While we now know a Commonwealth resistance movement exists, the group’s goals and demands remain vague at this point in The Walking Dead season 11. “Equality” is the buzzword, but what exactly does equality mean for these rebels? Do they want the Milton family to step down? Does the resistance seek to play party-pooper to the Commonwealth’s lavish festivities? A manifesto is yet to be published, but The Walking Dead has already provided useful hints regarding the resistance’s aims. Firstly, we can assume the disgruntled underground would rather push Pamela Milton toward change than push Pamela Milton herself. Tyler doesn’t infiltrate the masquerade ball looking for a fight, he just needed to get close enough to Pamela for his complaint to be heard. If Tyler represents the ethos of the broader resistance, they’re looking to inspire change, not revolution… for now.
The Walking Dead’s Commonwealth resistance appears to have two main gripes with how Milton is running the show. For starters, there’s an unsettling lack of social mobility within the community. A citizen’s standing seems to be decided as soon as they walk through the Commonwealth’s gate, never to be altered. Those who held “prestigious” or highly-coveted roles before the apocalypse get luxury; everyone else gets the bare minimum. One of the best demonstrations comes via a throwaway line to Magna in the kitchen, where a fellow worker says, “My kids don’t even know what mango is.” Magna suggests maybe it’ll happen someday, but the woman laughs back, replying, “My kids? Not any time soon.” Their exchange highlights how the Commonwealth’s problem isn’t merely some folks earning more than others, but a systematic, inescapable poverty that favors those who held money and status in the old world. This is one issue the resistance will definitely want to change.
The second gripe, as highlighted by Tyler, is the sheer gulf between top and bottom in The Walking Dead’s Commonwealth. The soldier is clearly willing to work, but reveals how one mistake with a prisoner resulted in the loss of his home and “spending card,” throwing himself, his sister, and his children into poverty. Meanwhile, Pamela Milton is fussing over red wine quality. If every member of the Commonwealth had a roof over their heads and food in their bellies, few would much care about Pamela’s parties, and there’d be no resistance movement. Instead, people are desperate enough to form a rebellion and go grabbing steak knives. The resistance movement will surely demand that all Commonwealth citizens are given a basic level of support – something it can clearly afford, given what’s going on at the very top.

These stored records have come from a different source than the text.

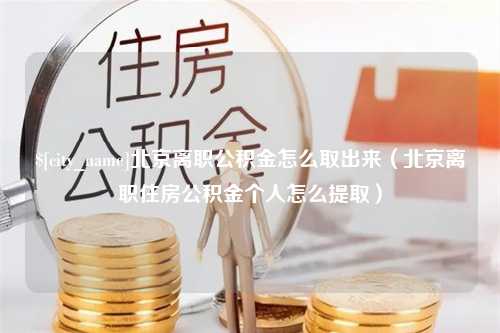 随州北京离职公积金怎么取出来（北京离职住房公积金个人怎么提取）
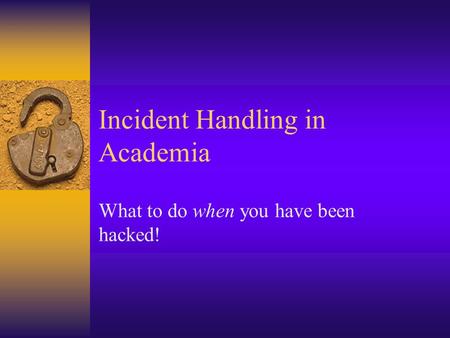 Incident Handling in Academia What to do when you have been hacked!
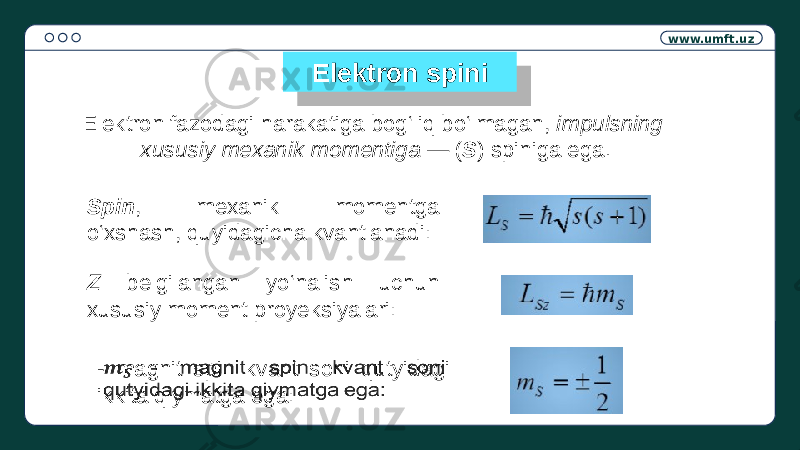 www.umft.uz Elektron spini Elektron fazodagi harakatiga bog‘liq bo‘lmagan, impulsning xususiy mexanik momentiga — ( S ) spiniga ega. Spin , mexanik momentga o‘xshash, quyidagicha kvantlanadi: Z belgilangan yo‘nalish uchun xususiy moment proyeksiyalari: - magnit spin kvant soni qutyidagi ikkita qiymatga ega: 2C05 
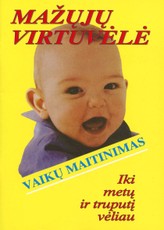 Mažųjų virtuvėlė. Vaikų maitinimas iki metų ir truputį vėliau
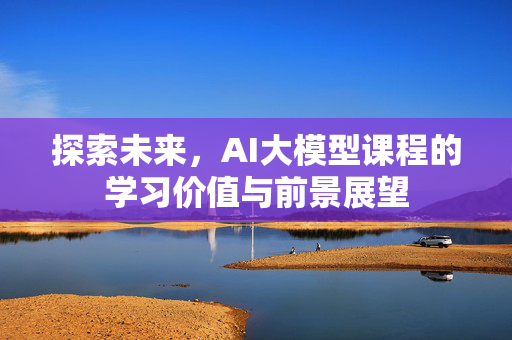 探索未来，AI大模型课程的学习价值与前景展望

Perhaps the more pressing question is how far the Commonwealth resistance is willing to go to achieve these aims. If Tyler is any indication, violence is very much on the table, if only as a last resort. Another option is to down tools and go on strike – showing the Commonwealth’s leadership how indispensable “unskilled” workers actually are. Either way, the rebels will surely be buoyed by stories of Alexandria – a settlement where everyone contributes as best they can, and everyone gets an equal share.